- **THE EXERCISE**
Find the line that contains "How far from the camera lens" and print it and every line after it, exactly, please.
#### EXTRACTED ENTRIES ####
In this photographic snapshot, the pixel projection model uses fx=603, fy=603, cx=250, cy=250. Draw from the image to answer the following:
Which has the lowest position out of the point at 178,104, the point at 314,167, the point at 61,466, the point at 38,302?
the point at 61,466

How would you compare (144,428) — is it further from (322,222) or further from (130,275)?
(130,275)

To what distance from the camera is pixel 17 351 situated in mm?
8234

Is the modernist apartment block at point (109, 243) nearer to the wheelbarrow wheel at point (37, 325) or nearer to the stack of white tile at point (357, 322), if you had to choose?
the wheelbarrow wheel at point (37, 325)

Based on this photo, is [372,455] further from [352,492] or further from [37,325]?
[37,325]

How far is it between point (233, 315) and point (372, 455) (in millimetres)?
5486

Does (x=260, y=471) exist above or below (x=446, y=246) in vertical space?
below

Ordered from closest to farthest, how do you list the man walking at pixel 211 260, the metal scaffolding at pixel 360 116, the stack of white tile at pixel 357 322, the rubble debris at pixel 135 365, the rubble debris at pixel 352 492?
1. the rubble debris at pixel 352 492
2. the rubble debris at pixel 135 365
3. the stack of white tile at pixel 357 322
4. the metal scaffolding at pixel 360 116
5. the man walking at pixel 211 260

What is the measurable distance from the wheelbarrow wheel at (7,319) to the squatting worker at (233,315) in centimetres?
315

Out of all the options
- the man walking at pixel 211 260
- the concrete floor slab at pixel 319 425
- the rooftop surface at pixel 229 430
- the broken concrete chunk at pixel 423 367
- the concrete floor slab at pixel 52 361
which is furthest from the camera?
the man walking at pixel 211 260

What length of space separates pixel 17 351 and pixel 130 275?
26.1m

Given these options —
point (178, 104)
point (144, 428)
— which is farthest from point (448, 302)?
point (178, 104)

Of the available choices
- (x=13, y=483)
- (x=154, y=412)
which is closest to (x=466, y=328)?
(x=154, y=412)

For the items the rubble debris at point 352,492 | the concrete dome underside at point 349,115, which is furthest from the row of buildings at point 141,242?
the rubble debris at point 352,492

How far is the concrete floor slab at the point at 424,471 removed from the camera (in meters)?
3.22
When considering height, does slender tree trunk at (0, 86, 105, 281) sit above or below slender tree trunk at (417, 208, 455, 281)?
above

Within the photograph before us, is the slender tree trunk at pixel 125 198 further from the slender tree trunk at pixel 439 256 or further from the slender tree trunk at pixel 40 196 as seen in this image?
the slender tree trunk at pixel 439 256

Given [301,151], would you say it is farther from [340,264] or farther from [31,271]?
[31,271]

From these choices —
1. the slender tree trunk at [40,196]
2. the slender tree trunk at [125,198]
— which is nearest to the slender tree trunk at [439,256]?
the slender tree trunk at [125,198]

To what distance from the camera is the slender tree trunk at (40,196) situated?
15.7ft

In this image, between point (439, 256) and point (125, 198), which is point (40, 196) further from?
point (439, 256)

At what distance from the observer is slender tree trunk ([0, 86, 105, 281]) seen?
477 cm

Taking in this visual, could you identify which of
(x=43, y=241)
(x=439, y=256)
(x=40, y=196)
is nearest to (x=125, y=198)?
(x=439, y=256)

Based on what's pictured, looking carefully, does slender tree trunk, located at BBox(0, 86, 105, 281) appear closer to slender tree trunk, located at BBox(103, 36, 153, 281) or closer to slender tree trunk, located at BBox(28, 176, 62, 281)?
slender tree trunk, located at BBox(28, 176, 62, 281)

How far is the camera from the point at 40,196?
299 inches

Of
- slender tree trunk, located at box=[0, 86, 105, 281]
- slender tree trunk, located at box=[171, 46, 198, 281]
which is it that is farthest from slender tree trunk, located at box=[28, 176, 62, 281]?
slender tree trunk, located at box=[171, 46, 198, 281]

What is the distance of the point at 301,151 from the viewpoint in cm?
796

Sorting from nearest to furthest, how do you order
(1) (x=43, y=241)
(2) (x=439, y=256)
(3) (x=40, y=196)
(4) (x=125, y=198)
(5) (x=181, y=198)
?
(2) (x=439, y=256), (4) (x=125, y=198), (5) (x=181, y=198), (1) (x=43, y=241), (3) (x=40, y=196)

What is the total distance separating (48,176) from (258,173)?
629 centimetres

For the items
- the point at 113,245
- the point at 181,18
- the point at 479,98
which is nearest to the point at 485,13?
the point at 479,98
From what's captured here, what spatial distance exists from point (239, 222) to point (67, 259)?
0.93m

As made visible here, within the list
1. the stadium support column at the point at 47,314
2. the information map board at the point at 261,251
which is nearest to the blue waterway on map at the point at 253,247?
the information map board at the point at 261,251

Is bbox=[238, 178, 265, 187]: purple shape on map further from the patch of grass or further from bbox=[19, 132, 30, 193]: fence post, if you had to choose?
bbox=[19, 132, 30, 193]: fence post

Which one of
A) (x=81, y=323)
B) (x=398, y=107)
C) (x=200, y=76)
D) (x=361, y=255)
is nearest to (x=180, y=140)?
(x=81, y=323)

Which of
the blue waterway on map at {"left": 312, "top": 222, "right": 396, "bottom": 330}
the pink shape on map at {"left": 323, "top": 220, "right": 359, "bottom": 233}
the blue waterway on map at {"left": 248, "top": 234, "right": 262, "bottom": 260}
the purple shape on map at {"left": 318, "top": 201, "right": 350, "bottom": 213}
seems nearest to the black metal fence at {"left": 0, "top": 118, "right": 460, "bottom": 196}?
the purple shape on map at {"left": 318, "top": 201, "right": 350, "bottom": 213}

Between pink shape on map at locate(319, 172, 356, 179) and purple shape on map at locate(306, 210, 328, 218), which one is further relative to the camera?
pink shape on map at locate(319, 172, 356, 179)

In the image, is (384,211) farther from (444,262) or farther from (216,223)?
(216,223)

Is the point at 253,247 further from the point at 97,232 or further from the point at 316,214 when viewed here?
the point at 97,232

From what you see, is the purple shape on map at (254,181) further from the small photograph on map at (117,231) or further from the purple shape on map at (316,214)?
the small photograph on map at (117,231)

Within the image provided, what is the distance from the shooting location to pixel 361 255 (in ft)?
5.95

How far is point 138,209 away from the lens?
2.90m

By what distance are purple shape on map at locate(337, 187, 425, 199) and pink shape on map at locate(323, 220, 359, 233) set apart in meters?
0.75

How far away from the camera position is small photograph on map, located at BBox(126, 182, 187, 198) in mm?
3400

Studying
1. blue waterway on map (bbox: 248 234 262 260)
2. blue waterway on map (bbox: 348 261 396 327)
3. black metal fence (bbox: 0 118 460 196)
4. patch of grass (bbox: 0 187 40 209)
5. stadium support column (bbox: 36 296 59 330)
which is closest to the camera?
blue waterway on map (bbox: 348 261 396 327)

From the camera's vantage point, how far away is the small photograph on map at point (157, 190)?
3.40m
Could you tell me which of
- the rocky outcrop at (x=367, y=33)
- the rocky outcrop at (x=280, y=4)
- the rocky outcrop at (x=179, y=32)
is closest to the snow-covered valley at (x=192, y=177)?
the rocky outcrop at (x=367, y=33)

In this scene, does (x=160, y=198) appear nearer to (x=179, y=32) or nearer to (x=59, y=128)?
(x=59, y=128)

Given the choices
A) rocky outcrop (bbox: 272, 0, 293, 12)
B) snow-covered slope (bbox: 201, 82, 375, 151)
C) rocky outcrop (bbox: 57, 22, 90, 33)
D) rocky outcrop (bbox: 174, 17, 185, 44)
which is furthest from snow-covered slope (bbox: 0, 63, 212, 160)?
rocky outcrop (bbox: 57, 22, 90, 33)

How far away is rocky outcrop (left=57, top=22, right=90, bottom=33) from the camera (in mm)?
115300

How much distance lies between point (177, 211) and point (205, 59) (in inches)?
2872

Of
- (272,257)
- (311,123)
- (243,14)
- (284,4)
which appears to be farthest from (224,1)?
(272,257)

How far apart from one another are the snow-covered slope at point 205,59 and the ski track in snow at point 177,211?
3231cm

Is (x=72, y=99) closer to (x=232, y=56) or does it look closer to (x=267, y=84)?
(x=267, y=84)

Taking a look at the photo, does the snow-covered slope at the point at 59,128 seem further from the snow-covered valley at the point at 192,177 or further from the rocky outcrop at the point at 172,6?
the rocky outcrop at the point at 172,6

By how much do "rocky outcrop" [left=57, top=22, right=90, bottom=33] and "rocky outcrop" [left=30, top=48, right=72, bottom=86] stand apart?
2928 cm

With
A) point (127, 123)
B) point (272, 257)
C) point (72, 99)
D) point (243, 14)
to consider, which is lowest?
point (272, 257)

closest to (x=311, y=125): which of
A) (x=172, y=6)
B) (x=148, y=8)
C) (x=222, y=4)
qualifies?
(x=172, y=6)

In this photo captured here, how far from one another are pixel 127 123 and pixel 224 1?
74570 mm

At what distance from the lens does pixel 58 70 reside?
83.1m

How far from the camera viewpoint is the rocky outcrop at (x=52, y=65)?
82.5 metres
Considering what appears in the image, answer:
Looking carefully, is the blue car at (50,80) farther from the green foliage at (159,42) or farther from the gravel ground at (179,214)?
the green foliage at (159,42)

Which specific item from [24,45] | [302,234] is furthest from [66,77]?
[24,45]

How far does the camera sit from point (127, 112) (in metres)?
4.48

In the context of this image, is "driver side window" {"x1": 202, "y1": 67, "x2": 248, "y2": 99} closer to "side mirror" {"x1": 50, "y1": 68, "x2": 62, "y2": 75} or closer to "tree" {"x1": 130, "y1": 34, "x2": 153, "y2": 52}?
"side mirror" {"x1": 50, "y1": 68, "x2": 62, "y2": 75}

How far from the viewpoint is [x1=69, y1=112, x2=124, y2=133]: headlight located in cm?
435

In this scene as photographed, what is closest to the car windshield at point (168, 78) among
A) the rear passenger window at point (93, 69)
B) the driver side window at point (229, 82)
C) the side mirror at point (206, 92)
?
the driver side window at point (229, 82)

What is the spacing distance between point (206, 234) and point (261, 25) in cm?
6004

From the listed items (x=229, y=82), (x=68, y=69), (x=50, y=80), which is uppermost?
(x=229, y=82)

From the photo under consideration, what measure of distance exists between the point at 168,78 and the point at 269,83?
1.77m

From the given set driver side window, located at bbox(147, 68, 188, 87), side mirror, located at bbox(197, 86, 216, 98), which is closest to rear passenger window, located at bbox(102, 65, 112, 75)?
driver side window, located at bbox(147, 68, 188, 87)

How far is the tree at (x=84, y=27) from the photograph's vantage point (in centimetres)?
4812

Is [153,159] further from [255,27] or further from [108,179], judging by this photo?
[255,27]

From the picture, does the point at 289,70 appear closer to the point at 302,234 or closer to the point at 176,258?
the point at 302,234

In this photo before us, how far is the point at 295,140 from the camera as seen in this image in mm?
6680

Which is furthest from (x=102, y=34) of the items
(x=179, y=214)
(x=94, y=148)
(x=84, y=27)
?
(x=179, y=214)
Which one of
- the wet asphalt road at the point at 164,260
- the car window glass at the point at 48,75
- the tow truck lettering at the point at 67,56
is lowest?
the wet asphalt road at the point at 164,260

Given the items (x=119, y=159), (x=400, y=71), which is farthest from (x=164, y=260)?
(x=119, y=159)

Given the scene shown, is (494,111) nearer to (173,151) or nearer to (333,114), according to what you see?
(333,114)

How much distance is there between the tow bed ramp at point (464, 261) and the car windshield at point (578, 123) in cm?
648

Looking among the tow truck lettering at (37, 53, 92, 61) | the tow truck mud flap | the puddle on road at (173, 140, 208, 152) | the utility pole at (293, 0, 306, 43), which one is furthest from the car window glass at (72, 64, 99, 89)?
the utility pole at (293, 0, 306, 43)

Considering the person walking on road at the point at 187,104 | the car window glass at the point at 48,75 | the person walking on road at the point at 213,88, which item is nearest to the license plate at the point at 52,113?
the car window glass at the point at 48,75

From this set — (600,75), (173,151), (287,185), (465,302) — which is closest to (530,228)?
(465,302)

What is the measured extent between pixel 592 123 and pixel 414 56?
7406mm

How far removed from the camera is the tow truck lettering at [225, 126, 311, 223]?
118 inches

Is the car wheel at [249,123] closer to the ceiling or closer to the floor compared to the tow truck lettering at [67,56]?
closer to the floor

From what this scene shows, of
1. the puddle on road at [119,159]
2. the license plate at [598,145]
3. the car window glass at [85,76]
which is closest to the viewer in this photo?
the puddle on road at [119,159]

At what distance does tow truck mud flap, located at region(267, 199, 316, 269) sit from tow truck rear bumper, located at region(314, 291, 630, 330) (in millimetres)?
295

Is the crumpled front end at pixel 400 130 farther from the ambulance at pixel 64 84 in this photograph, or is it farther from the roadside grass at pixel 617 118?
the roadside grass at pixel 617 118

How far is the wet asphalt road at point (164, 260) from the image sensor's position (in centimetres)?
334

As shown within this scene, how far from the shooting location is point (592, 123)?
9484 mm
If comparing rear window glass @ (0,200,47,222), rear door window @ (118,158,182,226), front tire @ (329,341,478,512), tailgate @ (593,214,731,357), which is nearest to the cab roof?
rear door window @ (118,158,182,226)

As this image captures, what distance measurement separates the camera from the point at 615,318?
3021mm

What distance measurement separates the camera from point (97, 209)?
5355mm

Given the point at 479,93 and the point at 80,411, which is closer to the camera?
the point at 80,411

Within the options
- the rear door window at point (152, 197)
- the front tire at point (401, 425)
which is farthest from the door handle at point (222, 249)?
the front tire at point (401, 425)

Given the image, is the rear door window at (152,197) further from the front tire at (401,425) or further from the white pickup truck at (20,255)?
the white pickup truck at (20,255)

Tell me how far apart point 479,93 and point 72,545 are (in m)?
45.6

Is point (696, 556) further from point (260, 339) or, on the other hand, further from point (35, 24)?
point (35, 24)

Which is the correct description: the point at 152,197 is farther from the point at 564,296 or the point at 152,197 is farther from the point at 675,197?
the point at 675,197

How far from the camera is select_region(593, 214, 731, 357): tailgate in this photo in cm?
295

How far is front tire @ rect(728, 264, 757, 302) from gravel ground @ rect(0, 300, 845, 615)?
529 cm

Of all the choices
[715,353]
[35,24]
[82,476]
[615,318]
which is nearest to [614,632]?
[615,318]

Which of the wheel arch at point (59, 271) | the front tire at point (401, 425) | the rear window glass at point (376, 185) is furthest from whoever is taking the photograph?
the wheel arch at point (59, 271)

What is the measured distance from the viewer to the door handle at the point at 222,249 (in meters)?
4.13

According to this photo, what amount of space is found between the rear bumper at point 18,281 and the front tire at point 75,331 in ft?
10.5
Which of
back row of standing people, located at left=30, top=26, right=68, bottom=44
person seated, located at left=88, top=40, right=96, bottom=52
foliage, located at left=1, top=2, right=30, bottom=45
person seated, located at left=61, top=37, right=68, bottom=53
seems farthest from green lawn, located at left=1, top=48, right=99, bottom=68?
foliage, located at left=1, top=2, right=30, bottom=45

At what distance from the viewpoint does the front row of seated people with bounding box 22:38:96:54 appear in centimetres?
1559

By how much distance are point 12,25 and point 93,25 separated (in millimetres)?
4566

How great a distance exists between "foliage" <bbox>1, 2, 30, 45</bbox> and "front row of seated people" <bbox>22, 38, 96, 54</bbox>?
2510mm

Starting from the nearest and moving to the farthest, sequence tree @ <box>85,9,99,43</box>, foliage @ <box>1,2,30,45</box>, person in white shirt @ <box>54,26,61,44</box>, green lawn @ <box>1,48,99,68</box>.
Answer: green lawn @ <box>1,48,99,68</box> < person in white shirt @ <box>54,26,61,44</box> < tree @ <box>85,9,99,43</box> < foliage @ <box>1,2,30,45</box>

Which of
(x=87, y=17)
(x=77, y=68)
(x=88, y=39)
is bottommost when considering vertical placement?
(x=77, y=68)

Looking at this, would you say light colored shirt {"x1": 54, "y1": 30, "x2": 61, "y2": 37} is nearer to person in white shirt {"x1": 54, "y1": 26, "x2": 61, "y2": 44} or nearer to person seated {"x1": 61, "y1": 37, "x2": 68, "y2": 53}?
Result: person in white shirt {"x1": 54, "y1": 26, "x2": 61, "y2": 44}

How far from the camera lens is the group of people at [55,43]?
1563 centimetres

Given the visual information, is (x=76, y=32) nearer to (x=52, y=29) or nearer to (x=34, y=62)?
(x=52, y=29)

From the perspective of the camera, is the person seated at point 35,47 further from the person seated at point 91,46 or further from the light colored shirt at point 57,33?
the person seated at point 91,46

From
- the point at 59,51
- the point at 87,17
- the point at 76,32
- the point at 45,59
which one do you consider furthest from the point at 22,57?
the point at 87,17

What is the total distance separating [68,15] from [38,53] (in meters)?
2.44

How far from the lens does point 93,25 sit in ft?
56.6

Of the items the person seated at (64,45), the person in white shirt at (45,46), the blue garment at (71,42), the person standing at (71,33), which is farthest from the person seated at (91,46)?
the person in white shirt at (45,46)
####
- **ANSWER IN FULL**
How far from the camera lens is the group of people at [55,43]?
1563 centimetres

Given the visual information, is (x=76, y=32) nearer to (x=52, y=29) or nearer to (x=34, y=62)?
(x=52, y=29)

From the perspective of the camera, is the person seated at point 35,47 further from the person seated at point 91,46 or further from the light colored shirt at point 57,33?
the person seated at point 91,46

From
- the point at 59,51
- the point at 87,17
- the point at 76,32
- the point at 45,59
which one do you consider furthest from the point at 22,57?
the point at 87,17

What is the total distance separating [68,15] from [38,53] (in meters)?
2.44

How far from the lens does point 93,25 sit in ft?
56.6

Of the items the person seated at (64,45), the person in white shirt at (45,46), the blue garment at (71,42), the person standing at (71,33), which is farthest from the person seated at (91,46)?
the person in white shirt at (45,46)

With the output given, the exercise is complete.